Collected data:
※ ※ ※

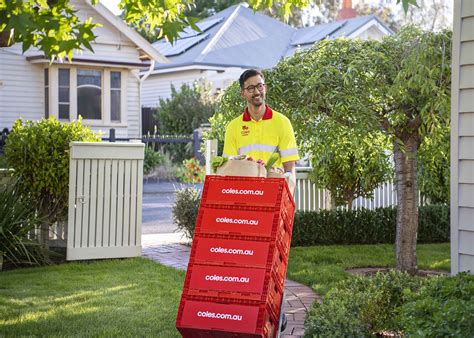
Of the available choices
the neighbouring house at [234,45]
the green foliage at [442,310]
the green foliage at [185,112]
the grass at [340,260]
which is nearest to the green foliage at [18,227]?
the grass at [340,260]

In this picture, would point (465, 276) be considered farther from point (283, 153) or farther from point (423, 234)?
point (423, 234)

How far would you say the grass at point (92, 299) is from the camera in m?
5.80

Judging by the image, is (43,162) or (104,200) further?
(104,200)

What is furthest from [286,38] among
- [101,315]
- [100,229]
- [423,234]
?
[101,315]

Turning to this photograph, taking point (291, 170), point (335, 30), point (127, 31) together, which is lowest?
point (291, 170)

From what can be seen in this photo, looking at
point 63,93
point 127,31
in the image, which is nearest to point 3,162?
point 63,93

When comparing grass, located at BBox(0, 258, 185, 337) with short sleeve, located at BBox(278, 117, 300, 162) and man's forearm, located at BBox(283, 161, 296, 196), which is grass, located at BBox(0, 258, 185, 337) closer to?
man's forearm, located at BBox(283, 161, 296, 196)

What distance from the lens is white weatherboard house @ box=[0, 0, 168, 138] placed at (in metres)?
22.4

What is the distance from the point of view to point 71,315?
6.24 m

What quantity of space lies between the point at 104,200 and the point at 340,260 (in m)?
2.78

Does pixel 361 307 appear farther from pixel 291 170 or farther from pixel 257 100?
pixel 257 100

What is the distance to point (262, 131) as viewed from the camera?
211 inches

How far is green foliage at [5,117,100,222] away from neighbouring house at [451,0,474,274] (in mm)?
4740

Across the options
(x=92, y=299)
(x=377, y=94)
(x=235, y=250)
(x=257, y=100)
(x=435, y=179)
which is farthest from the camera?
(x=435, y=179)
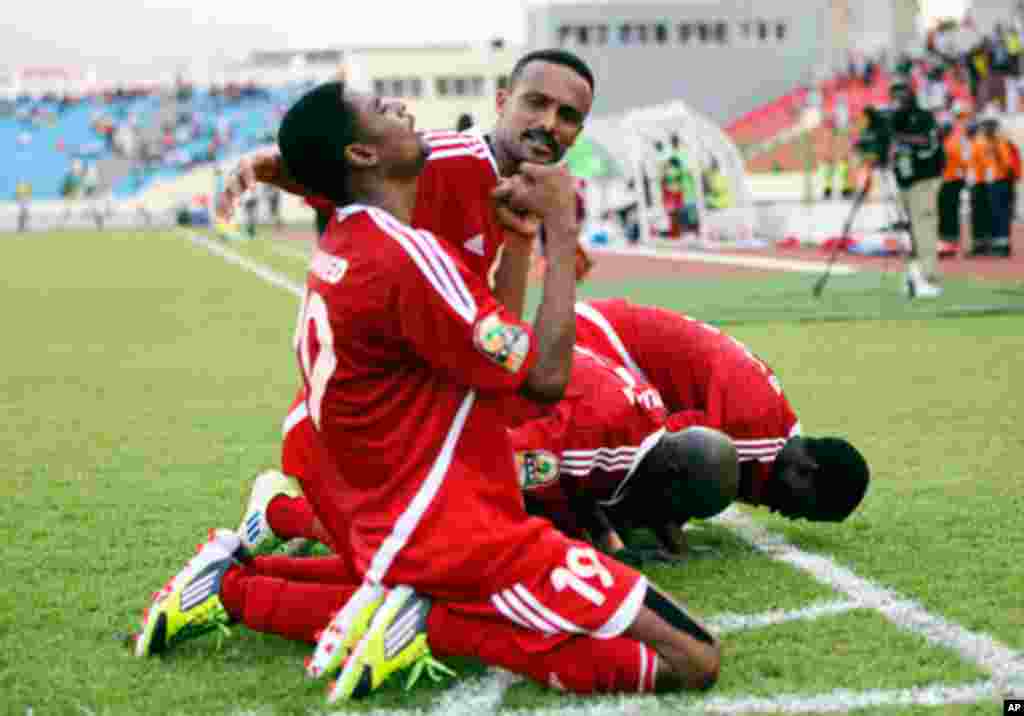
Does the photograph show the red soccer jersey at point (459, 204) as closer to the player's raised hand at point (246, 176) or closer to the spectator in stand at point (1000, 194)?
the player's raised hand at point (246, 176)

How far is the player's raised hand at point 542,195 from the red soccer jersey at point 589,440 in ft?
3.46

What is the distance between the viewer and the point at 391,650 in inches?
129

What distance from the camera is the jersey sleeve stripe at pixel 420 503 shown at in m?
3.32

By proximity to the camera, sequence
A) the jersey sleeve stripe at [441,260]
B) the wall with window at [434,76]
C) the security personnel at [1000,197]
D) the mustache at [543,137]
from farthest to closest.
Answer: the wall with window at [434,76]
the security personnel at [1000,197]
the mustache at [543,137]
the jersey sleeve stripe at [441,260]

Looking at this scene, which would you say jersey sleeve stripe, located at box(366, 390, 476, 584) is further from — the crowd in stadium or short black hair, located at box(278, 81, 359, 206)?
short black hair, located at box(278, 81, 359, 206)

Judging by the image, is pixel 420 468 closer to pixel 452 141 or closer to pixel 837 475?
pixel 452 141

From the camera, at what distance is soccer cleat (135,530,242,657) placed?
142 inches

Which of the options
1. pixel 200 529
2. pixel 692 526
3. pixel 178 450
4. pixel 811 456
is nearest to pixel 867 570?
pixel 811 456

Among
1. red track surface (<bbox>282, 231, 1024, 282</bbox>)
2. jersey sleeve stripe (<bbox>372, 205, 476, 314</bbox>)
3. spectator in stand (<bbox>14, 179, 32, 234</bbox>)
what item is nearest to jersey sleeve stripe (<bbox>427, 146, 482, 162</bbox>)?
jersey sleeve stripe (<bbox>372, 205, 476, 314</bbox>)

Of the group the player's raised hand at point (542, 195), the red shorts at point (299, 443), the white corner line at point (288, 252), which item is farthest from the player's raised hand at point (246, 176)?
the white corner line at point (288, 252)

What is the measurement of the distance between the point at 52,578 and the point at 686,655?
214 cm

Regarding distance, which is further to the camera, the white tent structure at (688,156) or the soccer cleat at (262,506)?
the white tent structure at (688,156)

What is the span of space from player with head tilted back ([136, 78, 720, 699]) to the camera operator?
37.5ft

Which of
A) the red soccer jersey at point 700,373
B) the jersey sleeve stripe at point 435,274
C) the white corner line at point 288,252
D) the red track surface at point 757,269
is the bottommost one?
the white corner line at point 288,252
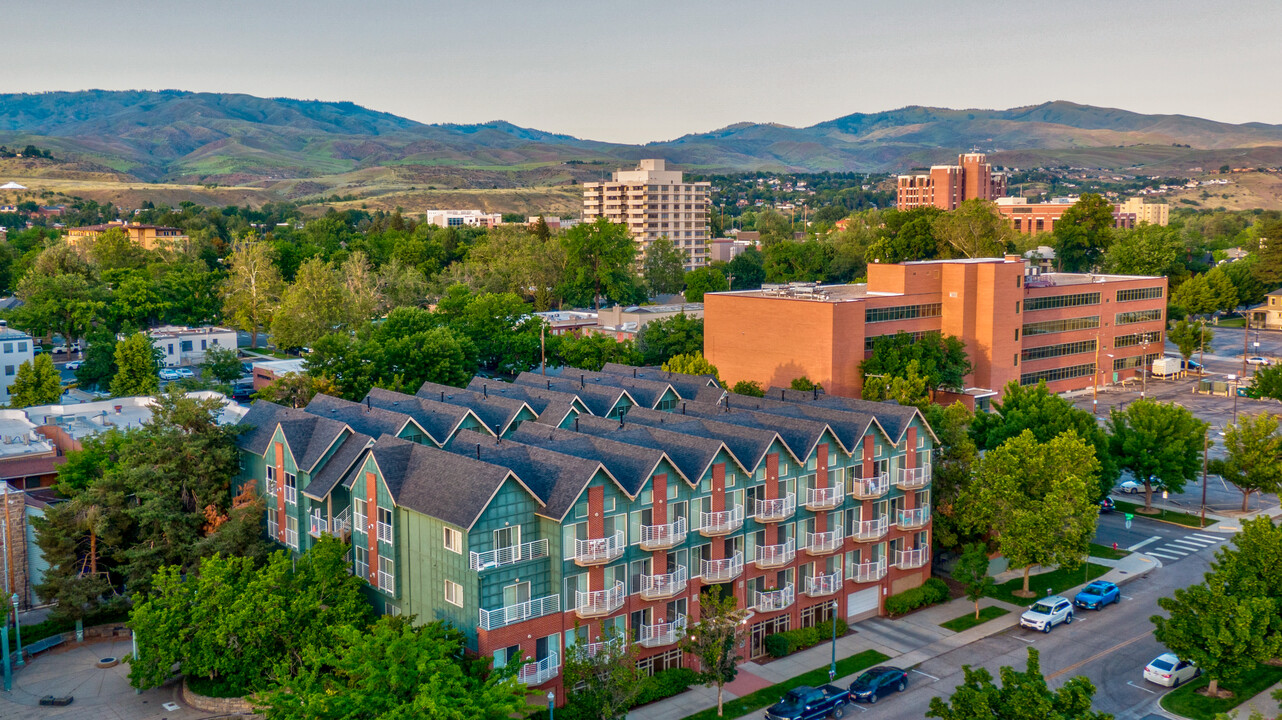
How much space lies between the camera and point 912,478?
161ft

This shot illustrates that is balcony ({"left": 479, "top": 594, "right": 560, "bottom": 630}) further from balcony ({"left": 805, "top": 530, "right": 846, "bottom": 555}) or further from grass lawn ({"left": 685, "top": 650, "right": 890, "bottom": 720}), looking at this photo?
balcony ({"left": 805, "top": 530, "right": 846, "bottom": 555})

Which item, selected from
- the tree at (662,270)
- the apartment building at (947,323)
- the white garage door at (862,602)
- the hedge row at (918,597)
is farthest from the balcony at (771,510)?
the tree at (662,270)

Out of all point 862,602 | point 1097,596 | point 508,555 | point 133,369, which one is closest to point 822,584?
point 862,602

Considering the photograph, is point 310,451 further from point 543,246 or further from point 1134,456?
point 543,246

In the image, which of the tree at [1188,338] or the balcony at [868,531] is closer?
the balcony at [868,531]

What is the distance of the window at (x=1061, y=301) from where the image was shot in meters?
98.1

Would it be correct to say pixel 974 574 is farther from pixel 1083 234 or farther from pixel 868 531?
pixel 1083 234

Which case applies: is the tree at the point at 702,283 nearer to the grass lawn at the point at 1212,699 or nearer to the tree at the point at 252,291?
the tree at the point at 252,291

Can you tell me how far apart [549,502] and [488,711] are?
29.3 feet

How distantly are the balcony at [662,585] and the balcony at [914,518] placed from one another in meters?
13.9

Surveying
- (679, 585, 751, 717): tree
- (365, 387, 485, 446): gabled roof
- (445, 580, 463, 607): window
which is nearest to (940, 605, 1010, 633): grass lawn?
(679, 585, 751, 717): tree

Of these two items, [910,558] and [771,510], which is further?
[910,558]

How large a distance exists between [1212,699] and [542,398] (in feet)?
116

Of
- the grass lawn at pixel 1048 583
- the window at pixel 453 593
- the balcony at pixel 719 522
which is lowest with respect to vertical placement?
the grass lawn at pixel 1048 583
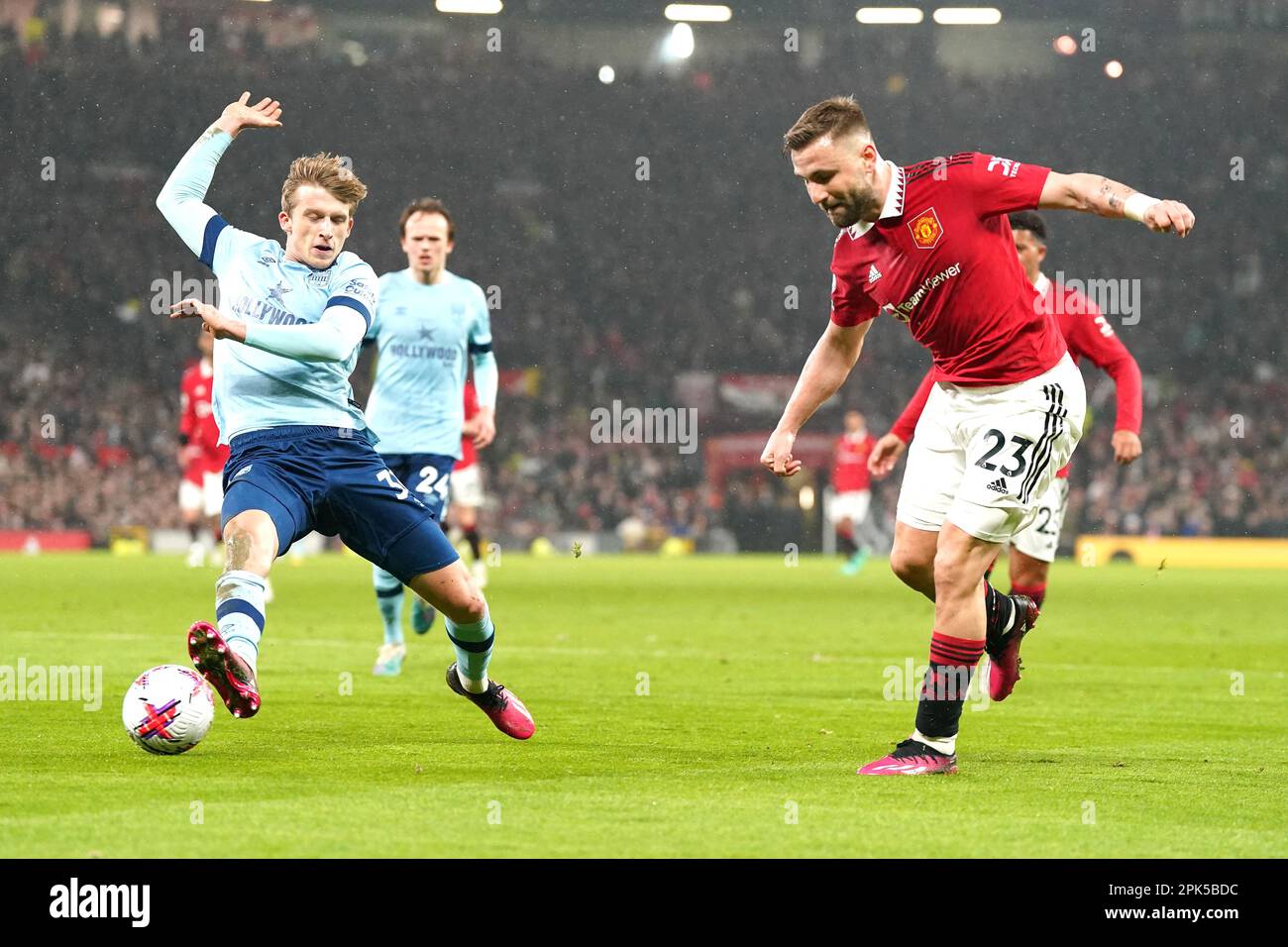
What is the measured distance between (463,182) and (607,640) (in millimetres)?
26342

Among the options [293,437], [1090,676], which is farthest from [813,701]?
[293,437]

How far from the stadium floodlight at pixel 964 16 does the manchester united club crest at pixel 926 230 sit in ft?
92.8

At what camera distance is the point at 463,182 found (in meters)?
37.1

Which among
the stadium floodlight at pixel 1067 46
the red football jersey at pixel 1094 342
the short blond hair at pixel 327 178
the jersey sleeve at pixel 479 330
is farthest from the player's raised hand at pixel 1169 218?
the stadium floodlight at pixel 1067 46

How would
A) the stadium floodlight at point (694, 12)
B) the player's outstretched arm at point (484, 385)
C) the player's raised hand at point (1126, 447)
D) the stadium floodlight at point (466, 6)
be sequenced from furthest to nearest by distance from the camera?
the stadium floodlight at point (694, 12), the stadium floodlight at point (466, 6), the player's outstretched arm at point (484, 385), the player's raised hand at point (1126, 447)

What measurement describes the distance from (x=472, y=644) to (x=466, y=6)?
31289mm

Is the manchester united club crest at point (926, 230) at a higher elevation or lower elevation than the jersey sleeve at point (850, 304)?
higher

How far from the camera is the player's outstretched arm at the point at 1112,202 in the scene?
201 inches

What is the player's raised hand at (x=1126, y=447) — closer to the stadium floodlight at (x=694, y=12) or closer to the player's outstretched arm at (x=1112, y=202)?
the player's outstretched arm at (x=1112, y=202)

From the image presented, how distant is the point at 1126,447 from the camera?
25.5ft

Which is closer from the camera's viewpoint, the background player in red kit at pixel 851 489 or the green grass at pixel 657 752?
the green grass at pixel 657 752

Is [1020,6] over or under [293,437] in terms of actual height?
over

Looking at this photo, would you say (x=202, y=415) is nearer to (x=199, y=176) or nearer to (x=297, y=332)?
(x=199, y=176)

※ ※ ※

§ WRITTEN TASK:
Write out all of the rows above word for word, leaving out the pictures.

§ SOLUTION TO THE EXERCISE:
Of the available choices
the neighbouring house at [234,45]
the green foliage at [442,310]
the green foliage at [185,112]
the grass at [340,260]
which is nearest to the green foliage at [18,227]?
the grass at [340,260]

In this picture, would point (465, 276) be considered farther from point (283, 153) or farther from point (423, 234)?
point (423, 234)

How far would you say the grass at point (92, 299) is from the camera in m?
5.80

Judging by the image, is (43,162) or (104,200) further?
(104,200)

What is furthest from [286,38] among
- [101,315]
- [100,229]
- [423,234]
?
[101,315]

Turning to this photograph, taking point (291, 170), point (335, 30), point (127, 31) together, which is lowest?
point (291, 170)

From what can be seen in this photo, looking at
point 63,93
point 127,31
in the image, which is nearest to point 3,162?
point 63,93

When comparing grass, located at BBox(0, 258, 185, 337) with short sleeve, located at BBox(278, 117, 300, 162) and man's forearm, located at BBox(283, 161, 296, 196), which is grass, located at BBox(0, 258, 185, 337) closer to?
man's forearm, located at BBox(283, 161, 296, 196)

What distance from the lens is white weatherboard house @ box=[0, 0, 168, 138] placed at (in metres)?
22.4

What is the distance from the point of view to point 71,315?
6.24 m

What quantity of space lies between the point at 104,200 and the point at 340,260 (in m)?
2.78

Does pixel 361 307 appear farther from pixel 291 170 or farther from pixel 257 100?
pixel 257 100

What is the distance to point (262, 131) as viewed from the camera?
211 inches

How far is green foliage at [5,117,100,222] away from neighbouring house at [451,0,474,274] (in mm)?
4740

Across the options
(x=92, y=299)
(x=377, y=94)
(x=235, y=250)
(x=257, y=100)
(x=435, y=179)
which is farthest from the camera?
(x=435, y=179)
Does the photograph show the red soccer jersey at point (459, 204) as closer to the player's raised hand at point (246, 176) or closer to the spectator in stand at point (1000, 194)?
the player's raised hand at point (246, 176)

How far is the player's raised hand at point 542,195 from the red soccer jersey at point 589,440 in ft?
3.46

What is the distance between the viewer and the point at 391,650 in inches?
129

What distance from the camera is the jersey sleeve stripe at pixel 420 503 shown at in m?
3.32

By proximity to the camera, sequence
A) the jersey sleeve stripe at [441,260]
B) the wall with window at [434,76]
C) the security personnel at [1000,197]
D) the mustache at [543,137]
from farthest to closest.
Answer: the wall with window at [434,76]
the security personnel at [1000,197]
the mustache at [543,137]
the jersey sleeve stripe at [441,260]

Looking at this scene, which would you say jersey sleeve stripe, located at box(366, 390, 476, 584) is further from — the crowd in stadium or short black hair, located at box(278, 81, 359, 206)?
short black hair, located at box(278, 81, 359, 206)

Judging by the image, is pixel 420 468 closer to pixel 452 141 or closer to pixel 837 475?
pixel 452 141

From the camera, at what distance is soccer cleat (135,530,242,657) placed?
142 inches

Which of the options
1. pixel 200 529
2. pixel 692 526
3. pixel 178 450
4. pixel 811 456
is nearest to pixel 867 570?
pixel 811 456

Among
1. red track surface (<bbox>282, 231, 1024, 282</bbox>)
2. jersey sleeve stripe (<bbox>372, 205, 476, 314</bbox>)
3. spectator in stand (<bbox>14, 179, 32, 234</bbox>)
what item is nearest to jersey sleeve stripe (<bbox>427, 146, 482, 162</bbox>)?
jersey sleeve stripe (<bbox>372, 205, 476, 314</bbox>)

Of the group the player's raised hand at point (542, 195), the red shorts at point (299, 443), the white corner line at point (288, 252), which item is farthest from the player's raised hand at point (246, 176)?
the white corner line at point (288, 252)

What is the measurement of the distance between the point at 52,578 and the point at 686,655?
214 cm

Regarding distance, which is further to the camera, the white tent structure at (688,156) or the soccer cleat at (262,506)?
the white tent structure at (688,156)

What is the span of space from player with head tilted back ([136, 78, 720, 699]) to the camera operator?
37.5ft

Which of
A) the red soccer jersey at point 700,373
B) the jersey sleeve stripe at point 435,274
C) the white corner line at point 288,252
D) the red track surface at point 757,269
is the bottommost one?
the white corner line at point 288,252
How much space lies between the camera and point 912,478?
161ft

This shot illustrates that is balcony ({"left": 479, "top": 594, "right": 560, "bottom": 630}) further from balcony ({"left": 805, "top": 530, "right": 846, "bottom": 555}) or further from grass lawn ({"left": 685, "top": 650, "right": 890, "bottom": 720}), looking at this photo?
balcony ({"left": 805, "top": 530, "right": 846, "bottom": 555})

Which item, selected from
- the tree at (662,270)
- the apartment building at (947,323)
- the white garage door at (862,602)
- the hedge row at (918,597)
is farthest from the balcony at (771,510)?
the tree at (662,270)

Out of all point 862,602 | point 1097,596 | point 508,555 | point 133,369, which one is closest to point 822,584?
point 862,602

Considering the photograph, is point 310,451 further from point 543,246 or further from point 1134,456?
point 543,246

In the image, which of the tree at [1188,338] or the balcony at [868,531] is closer?
the balcony at [868,531]

What is the distance of the window at (x=1061, y=301) from where the image was shot in meters?
98.1

Would it be correct to say pixel 974 574 is farther from pixel 1083 234 or farther from pixel 868 531?
pixel 1083 234

Which case applies: is the tree at the point at 702,283 nearer to the grass lawn at the point at 1212,699 or nearer to the tree at the point at 252,291?
the tree at the point at 252,291

Can you tell me how far apart [549,502] and [488,711] are?
29.3 feet

How distantly are the balcony at [662,585] and the balcony at [914,518] placed from one another in meters?
13.9

Surveying
- (679, 585, 751, 717): tree
- (365, 387, 485, 446): gabled roof
- (445, 580, 463, 607): window
which is nearest to (940, 605, 1010, 633): grass lawn?
(679, 585, 751, 717): tree

Of these two items, [910,558] and [771,510], which is further?
[910,558]

How large a distance exists between [1212,699] and [542,398] (in feet)?
116

Of
- the grass lawn at pixel 1048 583
- the window at pixel 453 593
- the balcony at pixel 719 522
which is lowest with respect to vertical placement?
the grass lawn at pixel 1048 583
What is the measured distance between (463,182) and (607,640) (in millimetres)?
26342

Among the options [293,437], [1090,676], which is farthest from [813,701]?
[293,437]

How far from the stadium floodlight at pixel 964 16 does the manchester united club crest at pixel 926 230 sit in ft?
92.8

At what camera distance is the point at 463,182 found (in meters)?
37.1

Which among
the stadium floodlight at pixel 1067 46
the red football jersey at pixel 1094 342
the short blond hair at pixel 327 178
the jersey sleeve at pixel 479 330
is farthest from the player's raised hand at pixel 1169 218?
the stadium floodlight at pixel 1067 46

How would
A) the stadium floodlight at point (694, 12)
B) the player's outstretched arm at point (484, 385)
C) the player's raised hand at point (1126, 447)
D) the stadium floodlight at point (466, 6)
be sequenced from furthest to nearest by distance from the camera?
the stadium floodlight at point (694, 12), the stadium floodlight at point (466, 6), the player's outstretched arm at point (484, 385), the player's raised hand at point (1126, 447)

What measurement describes the distance from (x=472, y=644) to (x=466, y=6)?
31289mm

Is the manchester united club crest at point (926, 230) at a higher elevation or lower elevation than the jersey sleeve at point (850, 304)?
higher

How far from the camera is the player's outstretched arm at the point at 1112,202 in the scene?
201 inches

What is the player's raised hand at (x=1126, y=447) — closer to the stadium floodlight at (x=694, y=12) or closer to the player's outstretched arm at (x=1112, y=202)?
the player's outstretched arm at (x=1112, y=202)

From the image presented, how distant is the point at 1126,447 from the camera?
25.5ft

Which is closer from the camera's viewpoint, the background player in red kit at pixel 851 489 or the green grass at pixel 657 752?
the green grass at pixel 657 752

Is [1020,6] over or under [293,437] in terms of actual height?
over

Looking at this photo, would you say (x=202, y=415) is nearer to (x=199, y=176) or nearer to (x=297, y=332)?
(x=199, y=176)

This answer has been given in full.